**Your instructions:**
Write out the line with "Examining what this photo shows, sort" and every later line through the end of the data below, exactly as given, with no pictures in the copy.

(Rows of spatial question data)
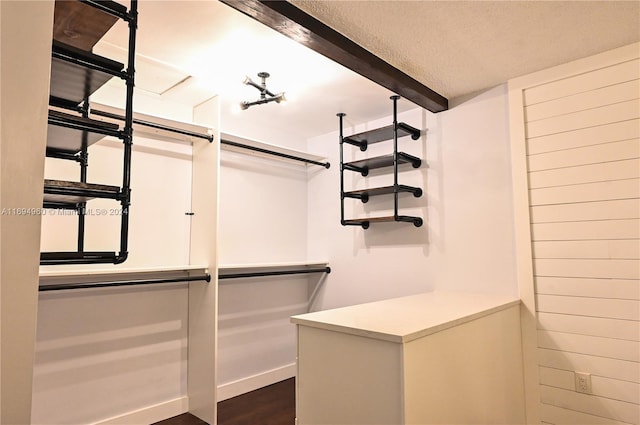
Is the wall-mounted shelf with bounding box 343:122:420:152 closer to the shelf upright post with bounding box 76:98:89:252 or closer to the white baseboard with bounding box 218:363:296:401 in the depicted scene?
the shelf upright post with bounding box 76:98:89:252

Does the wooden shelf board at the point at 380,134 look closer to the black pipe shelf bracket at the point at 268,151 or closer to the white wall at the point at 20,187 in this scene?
the black pipe shelf bracket at the point at 268,151

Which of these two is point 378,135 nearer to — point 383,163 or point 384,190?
point 383,163

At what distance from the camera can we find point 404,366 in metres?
1.43

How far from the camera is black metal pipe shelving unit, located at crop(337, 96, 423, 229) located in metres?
2.92

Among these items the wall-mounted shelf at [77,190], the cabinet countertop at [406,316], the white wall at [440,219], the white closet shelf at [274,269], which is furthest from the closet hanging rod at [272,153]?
the cabinet countertop at [406,316]

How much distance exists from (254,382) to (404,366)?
2.29 meters

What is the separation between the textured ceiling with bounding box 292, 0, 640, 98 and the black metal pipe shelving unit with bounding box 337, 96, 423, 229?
2.02 ft

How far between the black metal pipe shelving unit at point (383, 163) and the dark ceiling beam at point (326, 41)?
1.35 feet

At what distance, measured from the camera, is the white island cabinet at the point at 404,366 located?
1476 mm

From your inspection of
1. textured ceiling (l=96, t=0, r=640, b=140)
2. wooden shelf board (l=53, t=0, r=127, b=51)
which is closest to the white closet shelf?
textured ceiling (l=96, t=0, r=640, b=140)

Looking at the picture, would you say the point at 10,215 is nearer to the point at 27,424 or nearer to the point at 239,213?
the point at 27,424

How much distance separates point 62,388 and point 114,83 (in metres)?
1.98

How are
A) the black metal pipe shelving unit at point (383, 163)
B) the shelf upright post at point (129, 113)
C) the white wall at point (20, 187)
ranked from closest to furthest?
the white wall at point (20, 187)
the shelf upright post at point (129, 113)
the black metal pipe shelving unit at point (383, 163)

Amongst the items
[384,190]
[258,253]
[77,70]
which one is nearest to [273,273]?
[258,253]
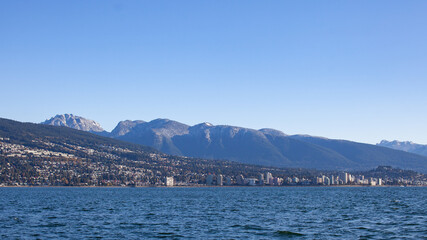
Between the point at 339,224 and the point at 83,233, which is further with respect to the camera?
the point at 339,224

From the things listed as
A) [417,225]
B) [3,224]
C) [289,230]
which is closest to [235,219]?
[289,230]

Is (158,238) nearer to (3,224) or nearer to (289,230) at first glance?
(289,230)

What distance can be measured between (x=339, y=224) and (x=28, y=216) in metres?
62.0

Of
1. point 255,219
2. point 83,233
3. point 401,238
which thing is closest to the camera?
point 401,238

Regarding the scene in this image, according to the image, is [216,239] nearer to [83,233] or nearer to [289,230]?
[289,230]

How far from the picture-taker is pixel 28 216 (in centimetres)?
9706

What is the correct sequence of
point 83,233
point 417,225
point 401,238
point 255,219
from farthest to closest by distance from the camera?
point 255,219, point 417,225, point 83,233, point 401,238

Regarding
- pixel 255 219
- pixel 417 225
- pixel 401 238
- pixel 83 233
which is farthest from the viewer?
pixel 255 219

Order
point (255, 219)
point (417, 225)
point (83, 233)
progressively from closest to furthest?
point (83, 233), point (417, 225), point (255, 219)

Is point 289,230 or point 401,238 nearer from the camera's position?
point 401,238

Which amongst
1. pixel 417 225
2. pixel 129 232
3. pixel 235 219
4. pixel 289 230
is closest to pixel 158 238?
pixel 129 232

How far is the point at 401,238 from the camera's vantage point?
63.2 m

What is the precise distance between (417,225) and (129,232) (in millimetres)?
46685

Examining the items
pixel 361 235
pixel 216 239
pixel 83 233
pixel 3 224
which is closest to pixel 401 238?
pixel 361 235
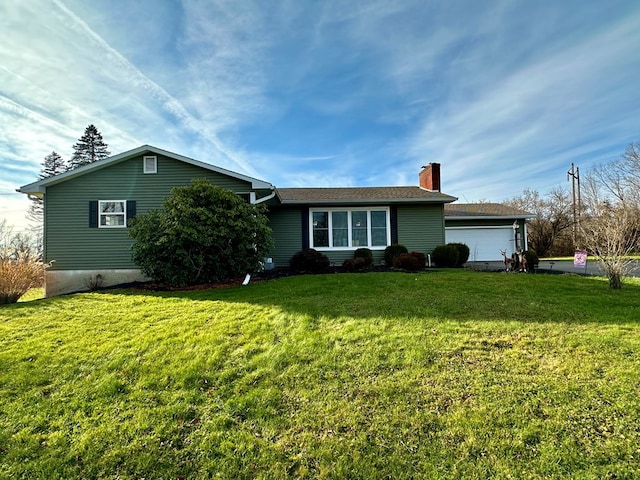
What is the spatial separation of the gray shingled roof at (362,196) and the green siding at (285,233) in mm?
711

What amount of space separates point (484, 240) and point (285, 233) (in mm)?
12025

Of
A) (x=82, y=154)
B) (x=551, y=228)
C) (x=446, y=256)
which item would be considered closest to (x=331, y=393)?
(x=446, y=256)

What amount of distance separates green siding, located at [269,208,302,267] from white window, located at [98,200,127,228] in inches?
219

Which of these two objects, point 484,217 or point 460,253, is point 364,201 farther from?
point 484,217

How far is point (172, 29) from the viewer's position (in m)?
9.11

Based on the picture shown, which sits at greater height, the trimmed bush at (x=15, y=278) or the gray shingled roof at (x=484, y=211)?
the gray shingled roof at (x=484, y=211)

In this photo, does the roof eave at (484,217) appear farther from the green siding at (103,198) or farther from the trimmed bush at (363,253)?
the green siding at (103,198)

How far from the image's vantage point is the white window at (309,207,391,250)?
14.1 m

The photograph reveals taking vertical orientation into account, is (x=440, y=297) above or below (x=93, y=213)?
below

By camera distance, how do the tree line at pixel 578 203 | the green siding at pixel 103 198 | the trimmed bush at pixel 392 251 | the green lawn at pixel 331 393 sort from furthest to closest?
the tree line at pixel 578 203, the trimmed bush at pixel 392 251, the green siding at pixel 103 198, the green lawn at pixel 331 393

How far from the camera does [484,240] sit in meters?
18.9

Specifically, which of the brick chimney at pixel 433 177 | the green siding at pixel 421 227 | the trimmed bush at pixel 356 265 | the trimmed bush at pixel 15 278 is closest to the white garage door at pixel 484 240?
the brick chimney at pixel 433 177

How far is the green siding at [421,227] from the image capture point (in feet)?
46.3

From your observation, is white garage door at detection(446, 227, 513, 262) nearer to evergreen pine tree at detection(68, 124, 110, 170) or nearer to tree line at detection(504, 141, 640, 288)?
tree line at detection(504, 141, 640, 288)
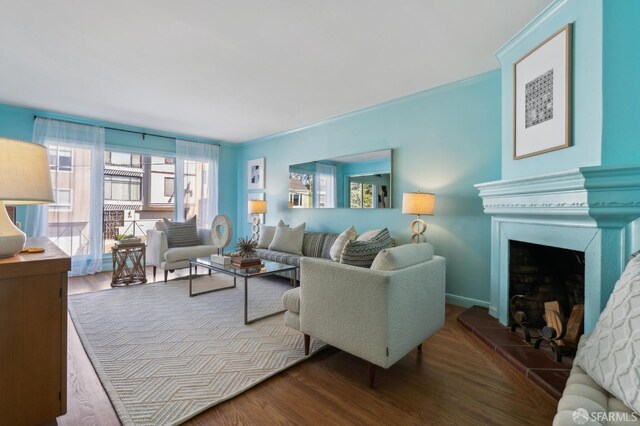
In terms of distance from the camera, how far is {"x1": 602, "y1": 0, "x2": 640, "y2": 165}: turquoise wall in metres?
1.67

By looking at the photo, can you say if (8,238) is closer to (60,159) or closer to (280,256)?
(280,256)

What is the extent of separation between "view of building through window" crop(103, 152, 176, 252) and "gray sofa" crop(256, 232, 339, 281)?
2775mm

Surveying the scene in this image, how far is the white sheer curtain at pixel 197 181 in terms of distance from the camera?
572 centimetres

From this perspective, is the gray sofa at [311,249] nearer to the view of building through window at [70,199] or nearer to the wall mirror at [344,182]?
the wall mirror at [344,182]

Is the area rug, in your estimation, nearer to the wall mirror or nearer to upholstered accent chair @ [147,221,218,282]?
upholstered accent chair @ [147,221,218,282]

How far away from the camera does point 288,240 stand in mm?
4562

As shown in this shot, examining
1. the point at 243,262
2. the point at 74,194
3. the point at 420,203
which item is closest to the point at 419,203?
the point at 420,203

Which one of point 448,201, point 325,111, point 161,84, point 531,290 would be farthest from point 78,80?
point 531,290

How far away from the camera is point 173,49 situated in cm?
261

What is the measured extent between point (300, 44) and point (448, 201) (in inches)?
88.8

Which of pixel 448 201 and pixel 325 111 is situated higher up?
pixel 325 111

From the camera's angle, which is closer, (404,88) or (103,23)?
(103,23)

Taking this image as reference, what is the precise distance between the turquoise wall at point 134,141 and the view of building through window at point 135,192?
0.33 meters

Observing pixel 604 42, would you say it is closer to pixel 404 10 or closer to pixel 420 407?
pixel 404 10
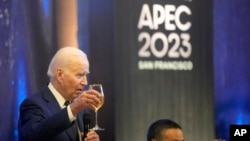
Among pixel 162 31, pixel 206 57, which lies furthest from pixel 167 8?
pixel 206 57

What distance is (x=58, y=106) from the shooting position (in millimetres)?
2602

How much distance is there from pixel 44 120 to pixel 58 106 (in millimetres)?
230

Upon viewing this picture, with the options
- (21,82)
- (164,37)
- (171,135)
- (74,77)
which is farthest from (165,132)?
(164,37)

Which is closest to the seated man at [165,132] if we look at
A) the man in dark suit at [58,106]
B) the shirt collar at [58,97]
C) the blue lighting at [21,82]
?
the man in dark suit at [58,106]

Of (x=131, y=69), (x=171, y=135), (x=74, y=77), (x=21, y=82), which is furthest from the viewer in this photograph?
(x=131, y=69)

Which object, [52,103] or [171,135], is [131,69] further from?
[171,135]

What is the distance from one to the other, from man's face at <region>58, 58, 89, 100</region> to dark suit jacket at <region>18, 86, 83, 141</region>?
10cm

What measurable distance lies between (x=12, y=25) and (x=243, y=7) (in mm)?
1861

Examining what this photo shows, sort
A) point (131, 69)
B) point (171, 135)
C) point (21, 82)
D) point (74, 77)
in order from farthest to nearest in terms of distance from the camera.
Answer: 1. point (131, 69)
2. point (21, 82)
3. point (74, 77)
4. point (171, 135)

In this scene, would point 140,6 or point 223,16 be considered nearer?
point 140,6

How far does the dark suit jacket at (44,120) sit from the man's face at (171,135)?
1.32 ft

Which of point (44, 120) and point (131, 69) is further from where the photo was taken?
point (131, 69)

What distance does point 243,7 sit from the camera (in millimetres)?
4355

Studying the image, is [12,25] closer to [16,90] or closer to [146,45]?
[16,90]
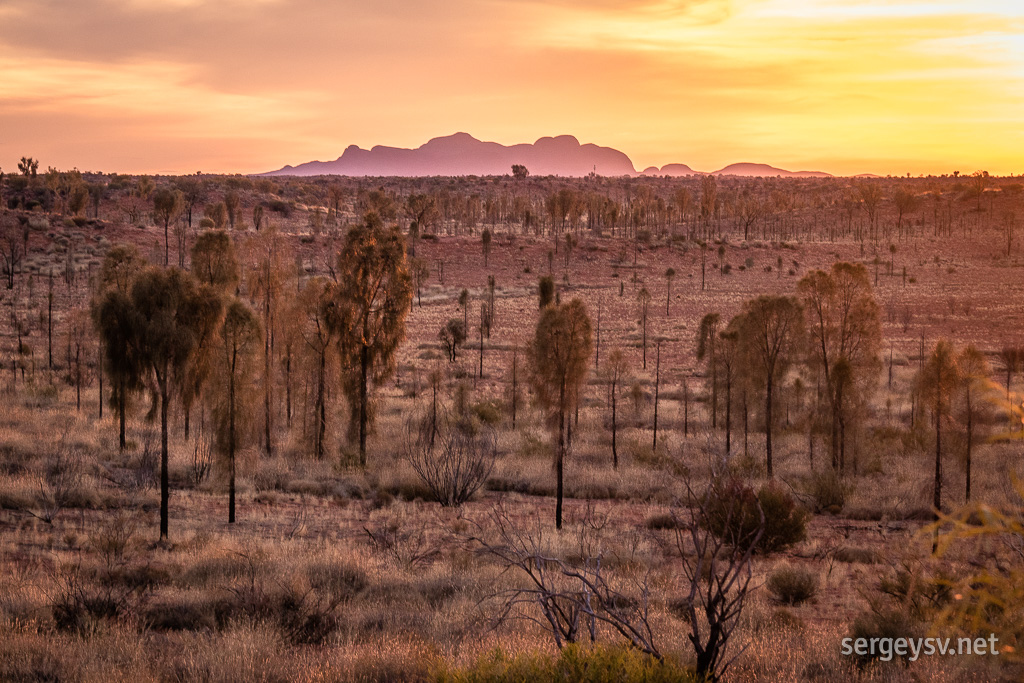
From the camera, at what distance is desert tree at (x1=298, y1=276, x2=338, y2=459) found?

**Solution to this problem:**
Examining what this photo shows, sort
A) point (131, 69)
B) point (171, 135)
C) point (21, 82)
D) point (74, 77)
in order from farthest to nearest in terms of distance from the camera.
Answer: 1. point (131, 69)
2. point (21, 82)
3. point (74, 77)
4. point (171, 135)

In this scene, would point 140,6 or point 223,16 be considered nearer?
point 140,6

How far does the dark suit jacket at (44,120) sit from the man's face at (171,135)?
1.32 ft

Which of point (44, 120) and point (131, 69) is further from where the photo was taken?
point (131, 69)

What distance does point 243,7 sit from the camera (in millimetres)?
4355

Studying the image, is [12,25] closer to [16,90] or closer to [146,45]?
[16,90]
From the camera, at what distance is desert tree at (x1=298, y1=276, x2=338, y2=459) found?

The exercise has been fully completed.